Maybe the future’s wine is the wine’s future.
To prove it, you just need a few, easy to have ingredients (let’s say so): an interspecific grape, a hilly vineyard, planted on volcanic-porphyritic soil, a S-SE very windy exposure, a cellar with the most innovative technologies, a transparent white bottle, a crown cup.
That's it.
You take the grape - solaris in this case, a cultivar born in Friburg in 1975 - and cultivate it for some years. Harvest after harvest, you become aware and beware of it. You learn how to process it, and finally you got the wine: white, muddy, fleshy.
If you don’t like its almost yellow-bright opal appearence, you can pour the wine in a decanter, so the bottom of yeasts, organic acids and cream of tartar goes down, and you drink a transparent fresh and pleasant wine.
Vice versa, if you too are among those who love this trend of so surprising #natwines, you can shake it before drinking: so you get a fizzy wine, tropical and fruity and round.
And milky - assuming that milk can be yellow and fizzy.
But, above all, funny.

*DATASET CONTENT*.
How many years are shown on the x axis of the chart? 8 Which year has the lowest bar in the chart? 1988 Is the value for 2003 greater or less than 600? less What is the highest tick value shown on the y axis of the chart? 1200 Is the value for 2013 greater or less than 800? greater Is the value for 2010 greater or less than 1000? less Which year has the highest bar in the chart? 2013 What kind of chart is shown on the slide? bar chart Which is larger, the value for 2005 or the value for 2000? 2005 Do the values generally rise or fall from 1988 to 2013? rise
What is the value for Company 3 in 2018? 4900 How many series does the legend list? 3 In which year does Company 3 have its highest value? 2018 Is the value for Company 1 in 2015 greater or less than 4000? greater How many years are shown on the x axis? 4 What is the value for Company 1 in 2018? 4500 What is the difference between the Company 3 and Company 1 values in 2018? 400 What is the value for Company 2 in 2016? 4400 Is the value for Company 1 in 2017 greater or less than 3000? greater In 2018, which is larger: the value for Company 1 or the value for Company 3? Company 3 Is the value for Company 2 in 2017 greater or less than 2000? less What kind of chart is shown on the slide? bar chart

*ASSIGNMENT*. Transcribe the solaris wine text above, starting at the words "To prove it, you" and stopping after "white, muddy, fleshy.".

*YOUR RESPONSE*.
To prove it, you just need a few, easy to have ingredients (let’s say so): an interspecific grape, a hilly vineyard, planted on volcanic-porphyritic soil, a S-SE very windy exposure, a cellar with the most innovative technologies, a transparent white bottle, a crown cup.
That's it.
You take the grape - solaris in this case, a cultivar born in Friburg in 1975 - and cultivate it for some years. Harvest after harvest, you become aware and beware of it. You learn how to process it, and finally you got the wine: white, muddy, fleshy.